Como é você trabalhar com Marcos, que é filho e seu colega?

A gente se parece muito fisicamente. Na adolescência dele as pessoas diziam: “como você se parece com a sua mãe” e ele dizia: “eu não sou mulher” como se parecer com a mãe fosse o ato de ser feminino. Ele era muito tímido, ia cursar medicina, jogava voleibol, sempre foi atleta. Eu sempre fui paz e amor, nunca fui atleta, nunca fui para a academia.

Sempre percebi que eu era o contrário dele. Ele é muito organizado, nunca deu trabalho, era muito estudioso. Quando veio trabalhar, eu disse: “eu preciso do que você tem que eu não tenho”. Quando consigo construir uma coisa visualmente e quero vender pra ele, ele diz: “não, só quando você botar no papel, construir o protótipo aí eu assino embaixo”. Isso me deixa indignada, mas ao mesmo ele consegue projetar planilha, fazer planejamento, fechar o caixa. Ele consegue fazer tudo isso que eu não conseguiria fazer, ou faria com muita dificuldade, malfeito, embora eu não seja de todo desorganizada.

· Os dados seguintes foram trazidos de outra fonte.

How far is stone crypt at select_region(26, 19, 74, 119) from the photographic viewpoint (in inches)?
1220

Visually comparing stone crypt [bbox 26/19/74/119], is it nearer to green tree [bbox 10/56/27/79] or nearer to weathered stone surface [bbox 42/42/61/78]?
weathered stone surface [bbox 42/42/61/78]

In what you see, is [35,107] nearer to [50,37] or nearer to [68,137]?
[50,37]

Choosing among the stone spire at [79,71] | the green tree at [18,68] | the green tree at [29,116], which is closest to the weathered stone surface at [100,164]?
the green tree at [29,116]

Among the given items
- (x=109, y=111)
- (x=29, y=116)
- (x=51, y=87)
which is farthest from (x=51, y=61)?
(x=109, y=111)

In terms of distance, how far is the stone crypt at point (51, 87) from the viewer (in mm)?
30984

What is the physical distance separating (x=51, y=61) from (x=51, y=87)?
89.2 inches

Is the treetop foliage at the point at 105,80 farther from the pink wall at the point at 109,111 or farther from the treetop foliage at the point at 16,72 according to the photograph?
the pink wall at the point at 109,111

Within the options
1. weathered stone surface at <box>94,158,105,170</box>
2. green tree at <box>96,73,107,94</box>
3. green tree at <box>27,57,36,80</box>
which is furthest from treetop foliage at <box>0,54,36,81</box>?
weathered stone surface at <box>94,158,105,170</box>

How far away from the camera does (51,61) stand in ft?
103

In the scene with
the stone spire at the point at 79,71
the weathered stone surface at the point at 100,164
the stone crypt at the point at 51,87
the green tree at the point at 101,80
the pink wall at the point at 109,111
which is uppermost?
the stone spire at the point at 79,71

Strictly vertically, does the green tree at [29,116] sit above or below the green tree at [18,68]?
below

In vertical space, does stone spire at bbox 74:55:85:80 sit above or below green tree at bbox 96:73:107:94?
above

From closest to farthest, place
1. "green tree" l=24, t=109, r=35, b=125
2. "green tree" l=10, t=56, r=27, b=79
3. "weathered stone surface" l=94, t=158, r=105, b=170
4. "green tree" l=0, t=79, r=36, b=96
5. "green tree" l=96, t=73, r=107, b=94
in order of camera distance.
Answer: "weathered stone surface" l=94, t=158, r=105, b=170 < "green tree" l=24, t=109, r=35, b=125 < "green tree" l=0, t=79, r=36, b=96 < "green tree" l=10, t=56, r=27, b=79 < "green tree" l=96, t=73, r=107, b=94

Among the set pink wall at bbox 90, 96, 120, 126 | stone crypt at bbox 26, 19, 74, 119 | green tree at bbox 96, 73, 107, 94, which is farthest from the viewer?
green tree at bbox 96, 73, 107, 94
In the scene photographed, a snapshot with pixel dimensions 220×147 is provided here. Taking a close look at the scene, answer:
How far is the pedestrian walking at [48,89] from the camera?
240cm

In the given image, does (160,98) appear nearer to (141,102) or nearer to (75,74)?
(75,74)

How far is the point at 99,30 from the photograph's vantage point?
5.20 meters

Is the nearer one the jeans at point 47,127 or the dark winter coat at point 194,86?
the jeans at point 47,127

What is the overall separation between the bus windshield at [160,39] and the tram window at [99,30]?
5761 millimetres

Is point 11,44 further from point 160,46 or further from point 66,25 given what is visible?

É ele que atua com as redes sociais?

Nas redes sociais, eu faço o trabalho estético, como produzir as sessões de fotos que fazem parte da criação do produto. Daí em diante, ele trabalha com a equipe para editar, publicar, fazer as redes sociais, enviar para imprensa. O layout de loja é comigo, porque tem a ver com o produto, mas a gestão da equipe é com ele. É uma divisão equilibrada. Se tivesse dinheiro, seria perfeito.

Quais são os planos para o futuro?

Estamos com vários planos. Na pandemia nós nos reinventamos. Entramos num programa de um fundo que investia nas empresas durante esse período. Agora, estamos partindo para outro tipo de financiamento. Nós realizamos inovação como as de startups, mas não temos mais idade para ser uma delas, por isso não acessamos os financiamentos de aceleração dessas empresas.

Estamos tentando chamar a atenção pela nossa inovação e não como uma empresa de confecção. Chega um momento em que tudo que a gente fazia de inédito está sendo feito por empresas que usam a sustentabilidade, a ESG e a economia circular como greenwashing [“banho verde” em inglês, indica empresas que se apropriam do discurso da sustentabilidade por marketing, mas não são sustentáveis de fato]. Até que você vá revelar essas identidades, o tempo já passou. O ideal seria conseguirmos investimentos que em outras regiões se consegue. No Nordeste, os grupos não se juntam para investir de forma polivalente em empresas diferenciadas. Ou seja, um mesmo grupo ter frota de ônibus, de avião e uma confecção. Mas estamos buscando financiamento por meio de um fundo.Somos uma indústria de transformação e comércio. Quando vamos conversar com o sistema financeiro, temos que escolher entre indústria e comércio e essa não é o tipo de operação que a gente escolha. Estamos conversando com vários setores, para ver se entramos numa linha de financiamento de longo prazo.